囲碁界には女性棋士がいるにもかかわらず、将棋界にはいないのか不思議だと昨日書きました。
かつてから思っている私なりの持論は以下のとおりです。
確かに囲碁界にはプロになるための女性枠というものがありますが、一般枠からプロになった女流棋士もいます。
従って、プロになるための方法や仕組みでは説明はつきません。
ちなみに私の棋力は、日本将棋連盟の認定では三段ということになっています。
私よりも高段位の方から感じるのは、とにかく「受け」=「守り」の強さです。
プロの棋戦を見ていて感ずることも同様のことです。
将棋界では、いわゆる「攻め将棋」を自認する棋士は数えるほどです。
受け重視かバランス型のいずれかです。
一方、女流の棋戦を見るとやはり「攻めが好き」という印象を受けます。
これは囲碁の場合と同様です。
将棋の場合は他のゲームと決定的に異なる点があります。
普通は一手先に進めたほうが自分が有利になります。
ところが、将棋に限っては自分が一手指すことによって自分が不利になってしまうという局面がよく現れます。
将棋にはパスというルールはありませんから、必ず一手指さなければならないわけです。
自分が不利になるとわかっていてもです。
将棋の場合は「相手に手を渡す手はよい手になることが多い」といわれているのですが、ここらへんにヒントがありそうです。

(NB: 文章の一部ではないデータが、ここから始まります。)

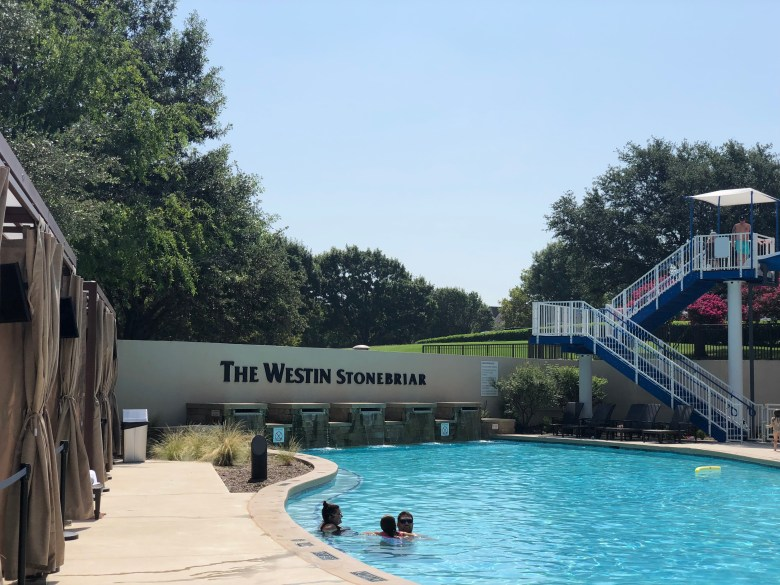the westin stonebriar's pool is surrounded by comfy cabanas and has a large waterslide | photo credit: alex gonzalez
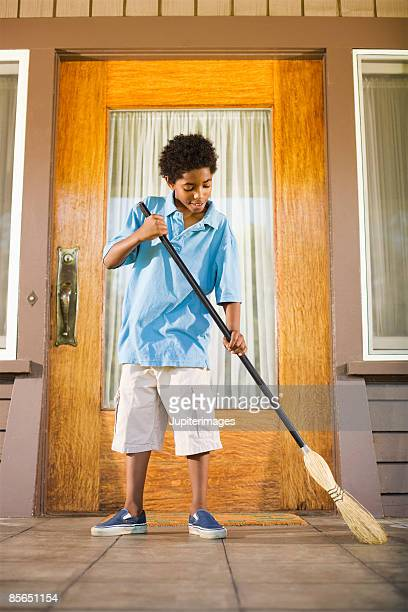 Boy with broom sweeping porch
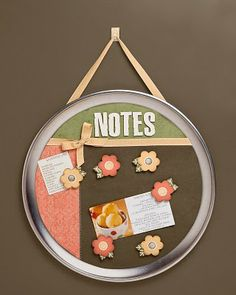 Turn a pizza pan into a memo board wall hanging. So clever!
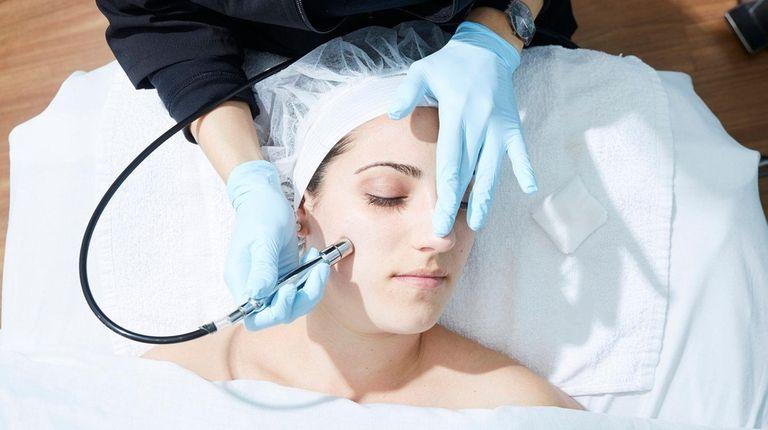 Dana Wilhelm from Baldwin receives a microdermabrasion treatment,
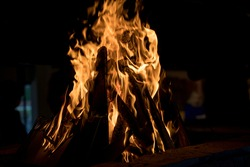 Several pieces of firewood engulfed in flames
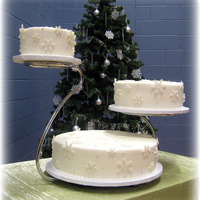 Snowflake Wedding Cake Covered in Fondant with RI and gumpaste accents.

つまり、自分が指す手でプラスの手がない場合に選択した手はマイナス10点なのだが、相手がマイナス20点の手を指してくれれば自分が有利になるという考え方です。
なかなかこういった考え方は、ある意味特殊すぎて日常的に発生することはまずありません。
つまり、これは非日常をどれだけ現実=将棋の対局の場に持ち込むことができるかという問題です。
「ある特殊な状況下におかれた時、男女それぞれの脳のメカニズムがどう異なるのかが解明されるのを待つしかないのではないか」と思っています。